When investigators went to the Balakrishnan home, they found that the couple had been sequestering their daughter for 30 years in the cellar. According to the father, the young woman had been beaten since her fourth birthday to exorcise her “fascist tendencies.” She was slapped with slippers or a McDonald’s balloon stick that “Comrade Bala” had kept for this sole purpose.
She never saw her extended family, made friends, or went to school or a doctor’s office. As a child, she became so lonely that she talked to the taps in the bathroom and tried to make friends with the rats and mice in her cellar.
3 Josef Fritzl
A small—and cute—family house in Amstetten, Austria: That is where Josef Fritzl kept his daughter, Elisabeth, in chains and raped her starting in 1984. Elisabeth got pregnant seven times. One died shortly after birth and was cremated in the wood stove. Three were brought upstairs to live with Josef and his wife..
When the eldest daughter, Kristen fell ill with renal issues, she was brought to hospital. The attending doctor felt something was up, spurring renewed interest in the initial disappearance. When Elisabeth showed up at the hospital, the police were informed and she was sequestered and questioned. In 2008, she bravely agreed to testify on tape for her father’s trial. In these recordings, she explains what her life had been like for those 24 years that she had been imprisoned.
Josef had made her watch pornographic videos with him before forcing her to reenact them. The door to the cellar had been booby-trapped in such a way that Elisabeth would have died if she had tried to escape. The 11 hours of her testimony had to be broken up in short segments so as not to traumatize the jurors.

━━━━━━━━━━━━━━━━━━━━

Answer these questions from the reading text.
(a) For how many years had the Balakrishnan couple kept their daughter in the cellar?
(b) In what town did Josef Fritzl keep his daughter, Elisabeth?
(c) How many hours long was Elisabeth's testimony?
The listing after the reading text is not needed for this work.

• _Dataset section_
━━━━━━━━━━━━━━━━━━━━

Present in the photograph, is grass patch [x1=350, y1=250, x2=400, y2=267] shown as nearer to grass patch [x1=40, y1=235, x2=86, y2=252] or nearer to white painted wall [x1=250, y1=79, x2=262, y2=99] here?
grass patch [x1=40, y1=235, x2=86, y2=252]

━━━━━━━━━━━━━━━━━━━━

• _Reply to the task_
(a) 30 years
(b) Amstetten, Austria
(c) 11 hours